Pulsed-field gel electrophoresis (PFGE) was performed using a protocol based on the standard operating procedure for PulseNet PFGE of L. monocytogenes (http://www.cdc.gov/pulsenet/PDF/listeria-pfge-protocol-508c.pdf). For analysis and interpretation of PFGE patterns, the standard operating procedure of the European Reference Laboratory for L. monocytogenes was used (Félix et al., 2012).

The L. monocytogenes isolates were restricted with the enzymes ApaI (50,000 U/mL) and AscI (10,000 U/mL) (New England Biolabs, Frankfurt, Germany). The reference strain Salmonella Braenderup H9812 BAA-664™ (ATCC^®, Manassas, VA), which served as a size standard, was digested by XbaI (20,000 U/mL; New England Biolabs). Strains were digested at +37°C for 5 h.

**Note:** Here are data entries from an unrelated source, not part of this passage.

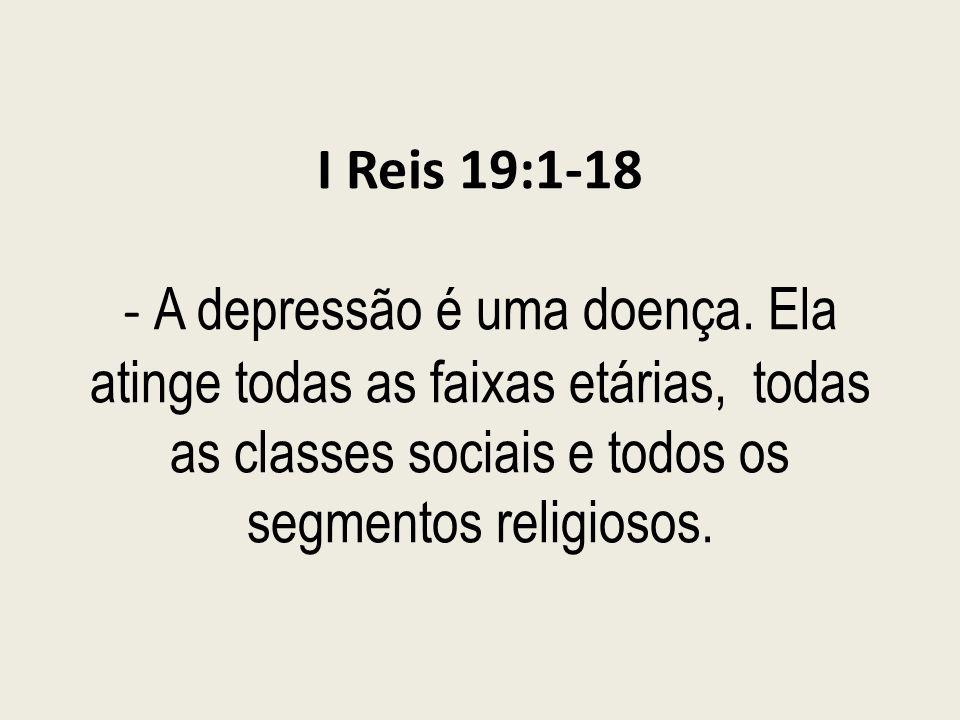 I Reis 19:1-18 - A depressão é uma doença. Ela atinge todas as faixas etárias, todas as classes sociais e todos os segmentos religiosos.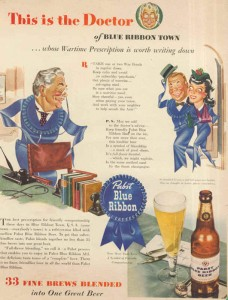 Pabst Blue Ribbon Beer Ads - This Is The Doctor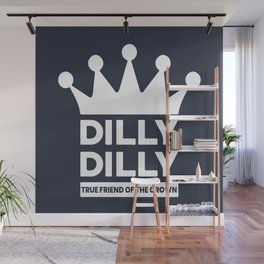 DILLY DILLY Wall Mural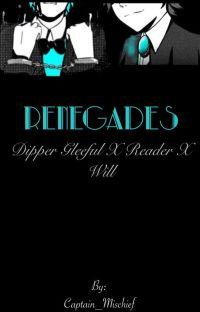 Renegades (Dipper Gleeful X Reader x Will) cover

The pulse time was ramped from 4 to 40 s for more than 21 h at +14°C using the CHEF Mapper System (Bio-Rad, Munich, Germany). PFGE patterns were analyzed and compared with BioNumerics software version 7.3 (Applied Maths, Ghent, Belgium). For the dendrogram, the average of both experiments (ApaI and AscI) and the unweighted pair group matching algorithm (UPGMA) were used.

Results

Isolation of L. monocytogenes

In total, 19 of 45 red deer (42.2%) were found to be positive for L. monocytogenes in at least one sample. Of these positive verifications, the content of the rumen showed the most frequency (14 animals). Three red deer harbored L. monocytogenes in the tonsils, rumen, cecum, and feces. In seven cases, only the samples from the rumen were positive (Table 1).

Table 1.

Serotypes of the Listeria monocytogenes Isolates from Different Matrices

				Serotypes
No. of positive	Origin matrices	Isolates	Region	1/2a	1/2b	4a	4b	n.t.
19	Red dear	35	I	17	2	2	13	1
1	Tonsil	1	I C				1
1	Tonsil/rumen	2	I C	2
1	Tonsil/rumen/cecum	3	I A	3
3	Tonsil/rumen/cecum/feces	12	I C, E	4			8
7	Rumen	7	I A, B, C, E	2		2	3
2	Rumen/feces	4	I A, E	3				1
1	Cecum	1	I B	1
2	Cecum/feces	4	I B	2	2
1	Feces	1	I C				1
12	Wild boar	19	II, III	16			3
5	Tonsil	5	II	5
1	Tonsil/lymph nodes	2	II				2
1	Tonsil/feces	2	II	2
1	Liver/cecum	2	II	1			1
1	Liver/lymph nodes/cecum/feces	4	III	4
1	Lymph nodes	1	II	1
1	Lymph nodes/feces	2	III	2
1	Cecum	1	II	1
4	Feed samples	4	I	3	1
1	Beets	1	I A	1
2	Hay	1	I A, E	2
1	Silage	1	I C		1
35	Total	58	I, II, III	36	3	2	16	1

n.t., nontypable by agglutination, PCR serogroup IIa.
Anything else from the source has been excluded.